Le monde appartient aux femmes, c’est-à-dire à la douleur ; là-dessus tout le monde ment. Tel pourrait être, pour paraphraser Sollers, l’incipit du dernier roman de Marie Darrieusecq, Fabriquer une femme. Sans doute s’agit-il de l’un des premiers romans arrivant à enregistrer ce séisme civilisationnel que l’on ne sait trop encore comment nommer autrement que par l’hashtag #metoo. Il est arrivé quelque chose aux femmes et ce récit essaie simplement d’en rendre compte.
« [...] on parle d’un homme peut-être mais ça veut dire parler du monde, de ce qui est fait aux femmes dans le monde. »
Ce qui est fait aux femmes, ce roman qui se situe en grande partie à Clèves, puis à Los Angeles, le raconte ; Clèves, cette contrée imaginaire grâce à laquelle l’auteure recrée le Pays basque de son adolescence dans les années 1980. Deux héroïnes au nom déjà genetien, Solange et Rose, sont amies de lycée. La première tombe enceinte à l’âge de 15 ans, et leurs destins s’éloignent. Solange part à Paris, puis Londres et Los Angeles, rêvant d’une vie de starlette qu’elle ne fera que côtoyer, tant le monde reste gouverné par les pulsions masculines. Rose suit des études de psychologie à Bordeaux et finit par épouser Christian, son petit ami de jeunesse. Une victime sacrificielle ou expiatoire comme son nom semble l’indiquer, non sans ironie, tant Rose subit à l'instar de son amie Solange les désirs masculins plus qu'elle ne dirige le sien propre.
Ce n’est pourtant pas le récit d’une éducation sentimentale ou sexuelle que nous livre la romancière, comme dans Clèves ou Truismes, mais bien plutôt le portrait d’une génération qui aura vu s’effondrer ou se renouveler de fond en comble les rapports entre les hommes et les femmes.

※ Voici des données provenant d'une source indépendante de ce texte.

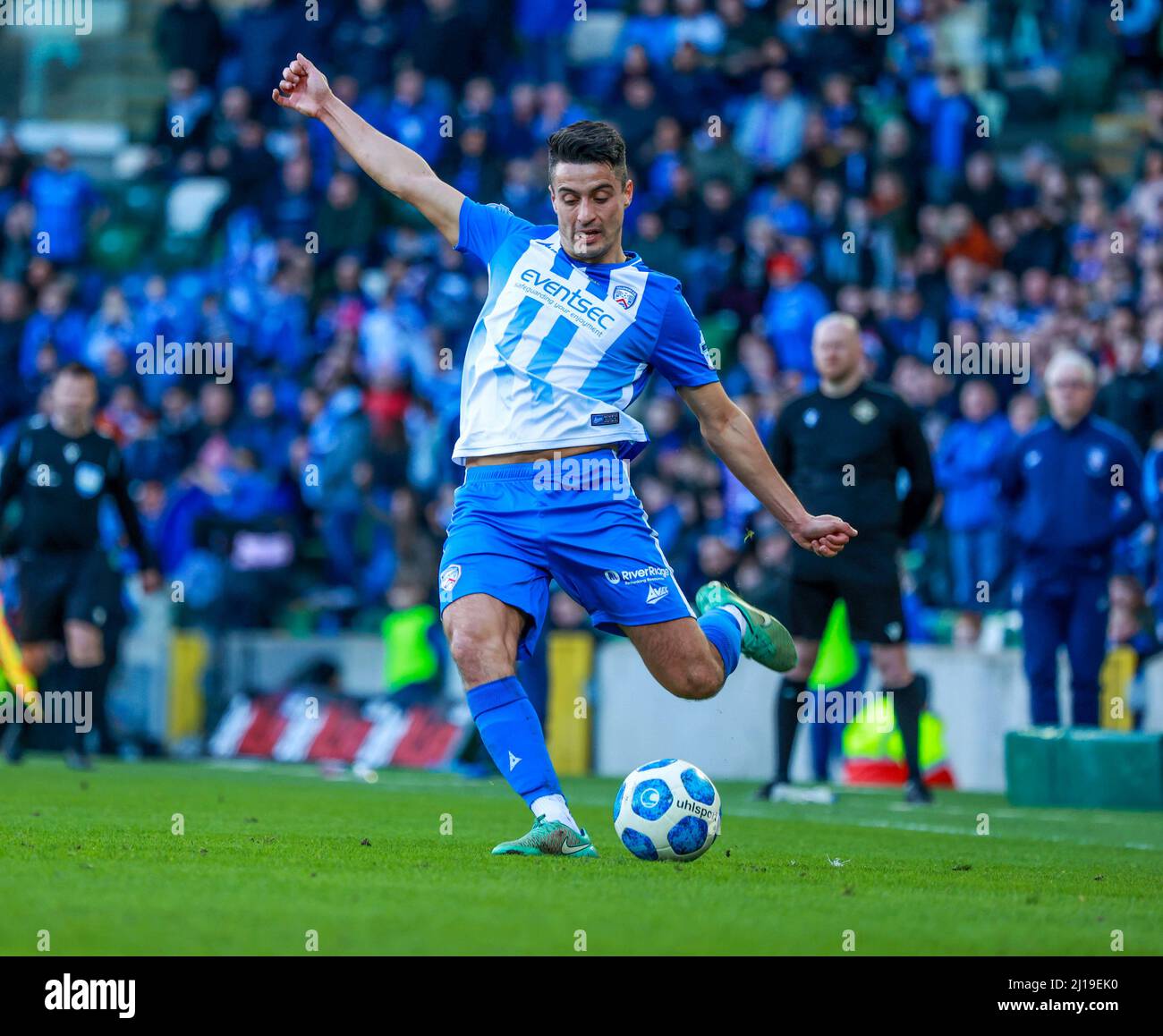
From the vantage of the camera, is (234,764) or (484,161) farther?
(484,161)

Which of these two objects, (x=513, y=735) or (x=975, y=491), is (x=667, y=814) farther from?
(x=975, y=491)

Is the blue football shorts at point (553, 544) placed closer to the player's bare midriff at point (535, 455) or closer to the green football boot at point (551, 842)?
the player's bare midriff at point (535, 455)

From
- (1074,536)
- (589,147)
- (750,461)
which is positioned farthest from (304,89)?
(1074,536)

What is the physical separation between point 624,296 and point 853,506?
4.57 metres

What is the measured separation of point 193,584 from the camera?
18.0 m

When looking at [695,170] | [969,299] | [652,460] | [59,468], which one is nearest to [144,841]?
[59,468]

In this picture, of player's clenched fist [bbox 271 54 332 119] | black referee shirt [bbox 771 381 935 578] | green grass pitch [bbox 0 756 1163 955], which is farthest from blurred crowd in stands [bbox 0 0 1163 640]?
player's clenched fist [bbox 271 54 332 119]

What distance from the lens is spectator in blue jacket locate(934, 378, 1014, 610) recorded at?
15914 millimetres

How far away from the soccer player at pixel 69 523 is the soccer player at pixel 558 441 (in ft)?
20.9

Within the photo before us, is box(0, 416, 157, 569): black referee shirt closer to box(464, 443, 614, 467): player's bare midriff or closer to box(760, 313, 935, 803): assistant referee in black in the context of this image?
box(760, 313, 935, 803): assistant referee in black

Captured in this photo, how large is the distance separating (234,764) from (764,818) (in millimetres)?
6282

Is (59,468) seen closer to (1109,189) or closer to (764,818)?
(764,818)

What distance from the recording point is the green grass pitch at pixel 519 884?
541 cm

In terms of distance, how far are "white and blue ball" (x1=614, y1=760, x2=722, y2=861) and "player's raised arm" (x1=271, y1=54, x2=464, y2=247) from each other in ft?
6.70
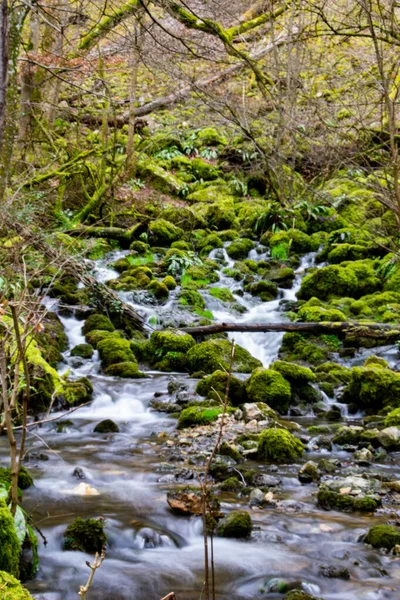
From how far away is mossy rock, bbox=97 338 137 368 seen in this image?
917cm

« Il y a sur la Terre, écrit la narratrice, des rendez-vous sismiques, des failles où le devenir de l’univers s’enroule, des points où le passé se noue au futur... »
Et ce point ne coïncide pas seulement avec le sexe ou l’amour ; il en est le centre névralgique où se cristallisent les relations entre les sexes : relations de pouvoir symbolique et de domination, comme la doxa du jour aime à le répéter, non sans raison. En témoigne un échange savoureux entre Rose et son psychanalyste d’obédience lacanienne :
« — Non, dit Rose. Enfin oui, je veux développer le pouvoir que je devine, mais pas que ça s’appelle le Phallus.
— Voyons, dit le lacanien, c’est du symbolique.
— Pourquoi pas dire le Vagin alors ? insiste Rose.
— Voyons ! dit le lacanien indigné. »
Darrieusecq maîtrise, bien mieux que de nombreux romanciers, l’art du monologue intérieur et relate ces années de jeunesse, tour à tour du point de vue de Rose, puis de Solange. La première se perd souvent en tergiversations de midinette, là où le récit de la seconde se resserre autour d’évènements fondateurs dont celui de l’accouchement décrit comme une expérience épouvantable.
« De ce trou émergent des mains qui cherchent à agripper quelque chose. De ce trou giclent des éclairs pâles et au fond du trou, dans le noir, dans la mélasse, il y a un réacteur de douleur. [...] Le monde n’est pas une école et des parents et des amis et un avenir flou et des rêves et des angoisses. Le monde n’est pas. Le monde c’est la douleur. Et personne ne le dit. L’humanité n’y survivrait pas. »
À rebours des romans sociologisants d’une Annie Ernaux, Fabriquer une femme déjoue tous les mécanismes de déterminisme social, en s’amusant à suivre la trajectoire de deux jeunes filles plus ou moins rangées qui, chacune à sa façon, tente de prendre la tangente. Ce qui fabrique une femme repose davantage sur des rapports de pouvoir symbolique dans lesquels le langage a peu à voir, comme le pensent les pasionarias de l’écriture dite inclusive.
Sans doute n’est-il pas anodin que la figure d’Antigone traverse tout le roman ; Solange suit des cours de théâtre et à défaut d’incarner l’héroïne tragique, se contente de jouer l’un des personnages du Chœur comme si le rôle principal dévolu aux femmes continuait de résider dans une figure victimaire de déploration. Antigone peut-elle encore se lever devant l’obstination des hommes ? Nous vivons un séisme, – la romancière en est convaincue –, dont les plaques tectoniques commencent à peine à bouger.